Put each line of the records below into a JSON list of strings, one string per line. Skip blank lines and leave out the pictures.
* * *
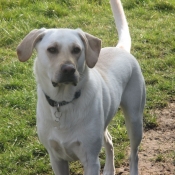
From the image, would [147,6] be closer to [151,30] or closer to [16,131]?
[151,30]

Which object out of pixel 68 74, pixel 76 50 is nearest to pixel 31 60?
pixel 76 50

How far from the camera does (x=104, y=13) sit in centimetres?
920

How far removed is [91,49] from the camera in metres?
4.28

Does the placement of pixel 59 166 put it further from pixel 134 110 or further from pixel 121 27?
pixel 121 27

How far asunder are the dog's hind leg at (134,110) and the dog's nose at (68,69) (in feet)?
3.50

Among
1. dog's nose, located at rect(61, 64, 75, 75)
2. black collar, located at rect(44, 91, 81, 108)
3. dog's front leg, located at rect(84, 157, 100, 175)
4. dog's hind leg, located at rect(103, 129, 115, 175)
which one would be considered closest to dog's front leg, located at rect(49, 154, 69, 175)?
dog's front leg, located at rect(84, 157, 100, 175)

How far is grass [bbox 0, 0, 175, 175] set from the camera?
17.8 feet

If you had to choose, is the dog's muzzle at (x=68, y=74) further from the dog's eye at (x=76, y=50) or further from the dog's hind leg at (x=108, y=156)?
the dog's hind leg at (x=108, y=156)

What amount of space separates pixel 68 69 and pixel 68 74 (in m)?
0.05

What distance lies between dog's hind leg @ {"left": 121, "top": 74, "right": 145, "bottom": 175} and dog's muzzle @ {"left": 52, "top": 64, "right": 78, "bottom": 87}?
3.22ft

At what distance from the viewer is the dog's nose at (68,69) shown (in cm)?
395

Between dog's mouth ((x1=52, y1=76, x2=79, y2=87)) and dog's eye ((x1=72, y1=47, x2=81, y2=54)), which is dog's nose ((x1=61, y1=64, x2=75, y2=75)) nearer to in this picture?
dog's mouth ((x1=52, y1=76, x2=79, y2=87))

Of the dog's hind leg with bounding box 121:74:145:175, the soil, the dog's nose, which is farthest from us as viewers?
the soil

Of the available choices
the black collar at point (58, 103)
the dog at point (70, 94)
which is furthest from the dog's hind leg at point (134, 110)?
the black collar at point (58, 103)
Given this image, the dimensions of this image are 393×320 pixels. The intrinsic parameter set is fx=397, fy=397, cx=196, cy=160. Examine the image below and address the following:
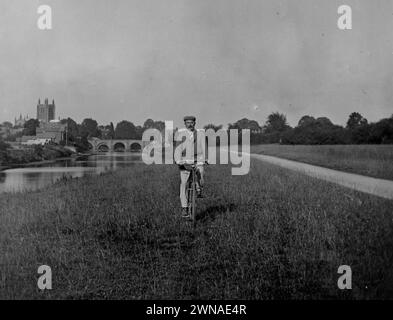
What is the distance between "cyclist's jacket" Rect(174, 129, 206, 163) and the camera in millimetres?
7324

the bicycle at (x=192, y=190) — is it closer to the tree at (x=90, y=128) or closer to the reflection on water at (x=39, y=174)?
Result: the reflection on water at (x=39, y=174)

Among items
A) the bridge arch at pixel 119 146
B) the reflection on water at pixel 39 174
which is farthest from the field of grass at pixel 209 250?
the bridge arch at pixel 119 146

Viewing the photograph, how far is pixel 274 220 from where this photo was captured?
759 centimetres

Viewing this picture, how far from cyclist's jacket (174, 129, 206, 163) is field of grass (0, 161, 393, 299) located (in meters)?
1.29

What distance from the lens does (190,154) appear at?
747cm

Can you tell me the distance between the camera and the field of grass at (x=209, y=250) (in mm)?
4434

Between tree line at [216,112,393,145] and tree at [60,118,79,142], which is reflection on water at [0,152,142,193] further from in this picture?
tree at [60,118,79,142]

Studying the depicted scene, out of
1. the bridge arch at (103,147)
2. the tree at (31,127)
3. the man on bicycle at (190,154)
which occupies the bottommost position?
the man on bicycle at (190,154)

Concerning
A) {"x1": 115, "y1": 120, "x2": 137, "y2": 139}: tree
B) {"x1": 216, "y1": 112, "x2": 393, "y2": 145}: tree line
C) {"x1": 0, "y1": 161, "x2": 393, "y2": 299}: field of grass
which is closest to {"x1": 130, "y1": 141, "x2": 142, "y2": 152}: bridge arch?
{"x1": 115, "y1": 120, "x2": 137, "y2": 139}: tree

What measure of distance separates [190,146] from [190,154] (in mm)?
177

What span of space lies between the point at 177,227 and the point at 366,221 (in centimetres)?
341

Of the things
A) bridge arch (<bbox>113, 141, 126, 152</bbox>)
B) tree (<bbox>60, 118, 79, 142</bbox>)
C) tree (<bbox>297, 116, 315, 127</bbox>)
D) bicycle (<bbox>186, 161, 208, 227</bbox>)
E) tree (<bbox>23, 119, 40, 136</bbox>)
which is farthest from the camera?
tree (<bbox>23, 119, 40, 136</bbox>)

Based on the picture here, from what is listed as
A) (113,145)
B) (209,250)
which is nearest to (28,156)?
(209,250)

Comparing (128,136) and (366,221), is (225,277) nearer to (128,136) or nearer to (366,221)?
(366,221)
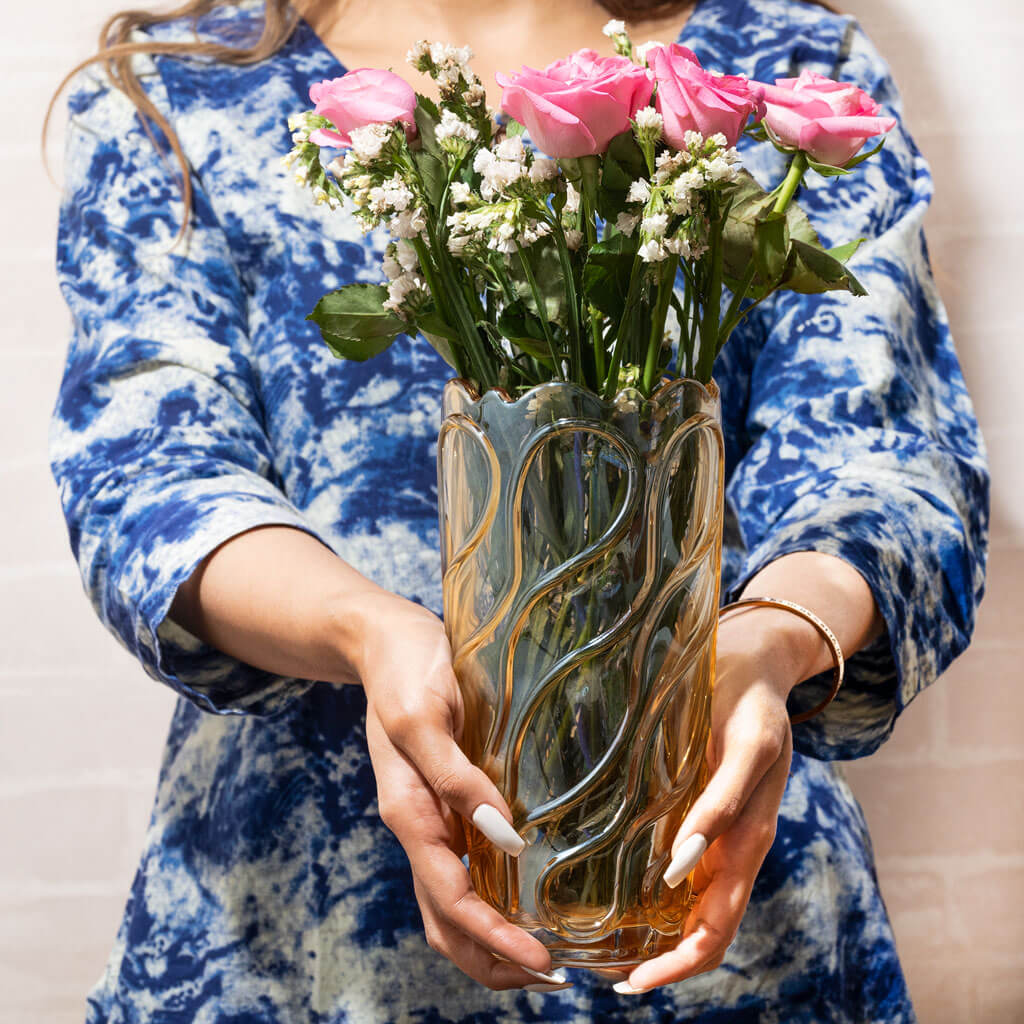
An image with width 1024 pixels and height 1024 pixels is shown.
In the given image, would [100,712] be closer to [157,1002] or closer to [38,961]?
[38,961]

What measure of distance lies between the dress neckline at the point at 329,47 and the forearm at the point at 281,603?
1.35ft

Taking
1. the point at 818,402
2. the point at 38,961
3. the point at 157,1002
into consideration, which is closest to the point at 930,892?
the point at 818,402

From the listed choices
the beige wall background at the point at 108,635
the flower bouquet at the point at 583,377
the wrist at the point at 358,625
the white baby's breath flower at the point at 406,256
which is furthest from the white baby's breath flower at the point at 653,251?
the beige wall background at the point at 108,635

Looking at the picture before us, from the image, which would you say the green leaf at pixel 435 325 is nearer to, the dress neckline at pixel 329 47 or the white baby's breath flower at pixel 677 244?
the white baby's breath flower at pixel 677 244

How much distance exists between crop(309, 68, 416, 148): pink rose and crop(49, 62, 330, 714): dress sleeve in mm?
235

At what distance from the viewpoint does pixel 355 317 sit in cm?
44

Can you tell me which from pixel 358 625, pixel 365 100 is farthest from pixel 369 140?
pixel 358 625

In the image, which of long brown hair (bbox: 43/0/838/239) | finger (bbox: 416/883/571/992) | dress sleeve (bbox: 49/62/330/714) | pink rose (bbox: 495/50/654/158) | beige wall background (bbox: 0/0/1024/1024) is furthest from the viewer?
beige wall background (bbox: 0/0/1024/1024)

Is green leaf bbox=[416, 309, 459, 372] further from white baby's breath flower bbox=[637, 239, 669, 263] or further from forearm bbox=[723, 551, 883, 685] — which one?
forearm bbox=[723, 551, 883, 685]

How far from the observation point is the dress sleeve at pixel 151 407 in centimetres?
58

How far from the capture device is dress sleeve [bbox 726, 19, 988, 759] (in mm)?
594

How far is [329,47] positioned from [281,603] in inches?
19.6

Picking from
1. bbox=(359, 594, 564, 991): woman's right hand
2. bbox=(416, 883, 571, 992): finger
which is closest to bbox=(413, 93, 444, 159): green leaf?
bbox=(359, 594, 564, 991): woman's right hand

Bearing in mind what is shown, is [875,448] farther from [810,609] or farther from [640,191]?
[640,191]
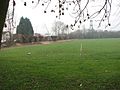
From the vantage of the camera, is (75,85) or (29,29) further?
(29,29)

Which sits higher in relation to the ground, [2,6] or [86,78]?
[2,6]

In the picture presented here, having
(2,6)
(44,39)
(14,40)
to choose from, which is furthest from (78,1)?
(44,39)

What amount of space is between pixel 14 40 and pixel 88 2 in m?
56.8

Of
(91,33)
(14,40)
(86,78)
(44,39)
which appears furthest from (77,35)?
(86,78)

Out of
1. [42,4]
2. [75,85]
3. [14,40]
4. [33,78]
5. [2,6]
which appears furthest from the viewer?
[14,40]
* * *
SOLVED PROBLEM:
[
  "From the image, would [147,6] be closer to [151,30] or closer to [16,131]?",
  "[151,30]",
  "Which object out of pixel 68 74, pixel 76 50 is nearest to pixel 31 60?",
  "pixel 76 50",
  "How far from the camera does (x=104, y=13) sit in centimetres?",
  "920",
  "How far removed is [91,49] from the camera in metres?",
  "4.28",
  "Does the placement of pixel 59 166 put it further from pixel 134 110 or further from pixel 121 27?",
  "pixel 121 27",
  "How far asunder are the dog's hind leg at (134,110) and the dog's nose at (68,69) (in feet)?",
  "3.50",
  "Among",
  "1. dog's nose, located at rect(61, 64, 75, 75)",
  "2. black collar, located at rect(44, 91, 81, 108)",
  "3. dog's front leg, located at rect(84, 157, 100, 175)",
  "4. dog's hind leg, located at rect(103, 129, 115, 175)",
  "which one would be considered closest to dog's front leg, located at rect(49, 154, 69, 175)?",
  "dog's front leg, located at rect(84, 157, 100, 175)",
  "How far is grass [bbox 0, 0, 175, 175] set from the camera?",
  "17.8 feet",
  "If you had to choose, is the dog's muzzle at (x=68, y=74) further from the dog's eye at (x=76, y=50) or further from the dog's hind leg at (x=108, y=156)?",
  "the dog's hind leg at (x=108, y=156)",
  "What amount of space separates pixel 68 69 and pixel 68 74 (in m)?",
  "0.05",
  "What distance lies between dog's hind leg @ {\"left\": 121, \"top\": 74, \"right\": 145, \"bottom\": 175} and dog's muzzle @ {\"left\": 52, \"top\": 64, \"right\": 78, \"bottom\": 87}?",
  "3.22ft",
  "At what distance from the viewer is the dog's nose at (68,69) shown (in cm)?",
  "395",
  "Between dog's mouth ((x1=52, y1=76, x2=79, y2=87)) and dog's eye ((x1=72, y1=47, x2=81, y2=54)), which is dog's nose ((x1=61, y1=64, x2=75, y2=75)) nearer to in this picture?",
  "dog's mouth ((x1=52, y1=76, x2=79, y2=87))",
  "Of the dog's hind leg with bounding box 121:74:145:175, the soil, the dog's nose, which is farthest from us as viewers?",
  "the soil",
  "Of the available choices",
  "the black collar at point (58, 103)",
  "the dog at point (70, 94)",
  "which is furthest from the dog's hind leg at point (134, 110)?",
  "the black collar at point (58, 103)",
  "Given this image, the dimensions of this image are 393×320 pixels. The intrinsic parameter set is fx=397, fy=397, cx=196, cy=160. Examine the image below and address the following:",
  "What is the distance between \"cyclist's jacket\" Rect(174, 129, 206, 163) and the camera in millimetres?",
  "7324",
  "the bicycle at (x=192, y=190) — is it closer to the tree at (x=90, y=128) or closer to the reflection on water at (x=39, y=174)?",
  "Result: the reflection on water at (x=39, y=174)",
  "Among items",
  "A) the bridge arch at pixel 119 146",
  "B) the reflection on water at pixel 39 174",
  "which is farthest from the field of grass at pixel 209 250?",
  "the bridge arch at pixel 119 146",
  "Viewing the photograph, how far is pixel 274 220 from where this photo was captured?",
  "759 centimetres",
  "Viewing this picture, how far from cyclist's jacket (174, 129, 206, 163) is field of grass (0, 161, 393, 299) located (in meters)?",
  "1.29",
  "What distance from the lens does (190,154) appear at?",
  "747cm",
  "Can you tell me the distance between the camera and the field of grass at (x=209, y=250) (in mm)?",
  "4434",
  "Between tree line at [216,112,393,145] and tree at [60,118,79,142], which is reflection on water at [0,152,142,193] further from in this picture?",
  "tree at [60,118,79,142]",
  "Studying the depicted scene, out of",
  "1. the bridge arch at (103,147)",
  "2. the tree at (31,127)",
  "3. the man on bicycle at (190,154)",
  "which occupies the bottommost position?",
  "the man on bicycle at (190,154)",
  "Concerning",
  "A) {\"x1\": 115, \"y1\": 120, \"x2\": 137, \"y2\": 139}: tree",
  "B) {\"x1\": 216, \"y1\": 112, \"x2\": 393, \"y2\": 145}: tree line",
  "C) {\"x1\": 0, \"y1\": 161, \"x2\": 393, \"y2\": 299}: field of grass",
  "which is closest to {\"x1\": 130, \"y1\": 141, \"x2\": 142, \"y2\": 152}: bridge arch?",
  "{\"x1\": 115, \"y1\": 120, \"x2\": 137, \"y2\": 139}: tree",
  "What measure of distance separates [190,146] from [190,154] (in mm)?",
  "177",
  "What span of space lies between the point at 177,227 and the point at 366,221 (in centimetres)?",
  "341",
  "Of the things",
  "A) bridge arch (<bbox>113, 141, 126, 152</bbox>)",
  "B) tree (<bbox>60, 118, 79, 142</bbox>)",
  "C) tree (<bbox>297, 116, 315, 127</bbox>)",
  "D) bicycle (<bbox>186, 161, 208, 227</bbox>)",
  "E) tree (<bbox>23, 119, 40, 136</bbox>)",
  "which is farthest from the camera?",
  "tree (<bbox>23, 119, 40, 136</bbox>)",
  "Based on the picture here, from what is listed as",
  "A) (113,145)",
  "B) (209,250)",
  "which is nearest to (28,156)?",
  "(209,250)",
  "Comparing (128,136) and (366,221), is (225,277) nearer to (128,136) or nearer to (366,221)?",
  "(366,221)",
  "An image with width 1024 pixels and height 1024 pixels is shown.",
  "In the given image, would [100,712] be closer to [157,1002] or closer to [38,961]?",
  "[38,961]",
  "What measure of distance lies between the dress neckline at the point at 329,47 and the forearm at the point at 281,603?",
  "1.35ft",
  "Taking",
  "1. the point at 818,402",
  "2. the point at 38,961",
  "3. the point at 157,1002",
  "into consideration, which is closest to the point at 930,892?",
  "the point at 818,402",
  "From the listed choices",
  "the beige wall background at the point at 108,635",
  "the flower bouquet at the point at 583,377",
  "the wrist at the point at 358,625",
  "the white baby's breath flower at the point at 406,256",
  "which is furthest from the white baby's breath flower at the point at 653,251?",
  "the beige wall background at the point at 108,635",
  "Looking at the picture before us, from the image, which would you say the green leaf at pixel 435 325 is nearer to, the dress neckline at pixel 329 47 or the white baby's breath flower at pixel 677 244?",
  "the white baby's breath flower at pixel 677 244",
  "How much distance exists between crop(309, 68, 416, 148): pink rose and crop(49, 62, 330, 714): dress sleeve in mm?",
  "235",
  "At what distance from the viewpoint does pixel 355 317 sit in cm?",
  "44",
  "Can you tell me which from pixel 358 625, pixel 365 100 is farthest from pixel 369 140?",
  "pixel 358 625",
  "In the image, which of long brown hair (bbox: 43/0/838/239) | finger (bbox: 416/883/571/992) | dress sleeve (bbox: 49/62/330/714) | pink rose (bbox: 495/50/654/158) | beige wall background (bbox: 0/0/1024/1024) is furthest from the viewer?",
  "beige wall background (bbox: 0/0/1024/1024)",
  "Is green leaf bbox=[416, 309, 459, 372] further from white baby's breath flower bbox=[637, 239, 669, 263] or further from forearm bbox=[723, 551, 883, 685] — which one?",
  "forearm bbox=[723, 551, 883, 685]",
  "How far from the observation point is the dress sleeve at pixel 151 407 in centimetres?",
  "58",
  "How far from the capture device is dress sleeve [bbox 726, 19, 988, 759] (in mm)?",
  "594",
  "How far is [329,47] positioned from [281,603] in inches?",
  "19.6",
  "Picking from",
  "1. bbox=(359, 594, 564, 991): woman's right hand",
  "2. bbox=(416, 883, 571, 992): finger",
  "which is closest to bbox=(413, 93, 444, 159): green leaf?",
  "bbox=(359, 594, 564, 991): woman's right hand",
  "Bearing in mind what is shown, is [875,448] farther from [810,609] or farther from [640,191]?",
  "[640,191]",
  "From the vantage of the camera, is (75,85) or (29,29) further?",
  "(29,29)",
  "Which sits higher in relation to the ground, [2,6] or [86,78]?",
  "[2,6]",
  "In the picture presented here, having",
  "(2,6)",
  "(44,39)",
  "(14,40)",
  "to choose from, which is furthest from (78,1)?",
  "(44,39)",
  "What amount of space is between pixel 14 40 and pixel 88 2 in m?",
  "56.8",
  "Of",
  "(91,33)",
  "(14,40)",
  "(86,78)",
  "(44,39)",
  "which appears furthest from (77,35)?",
  "(86,78)",
  "Out of",
  "1. [42,4]",
  "2. [75,85]",
  "3. [14,40]",
  "4. [33,78]",
  "5. [2,6]",
  "which appears furthest from the viewer?",
  "[14,40]"
]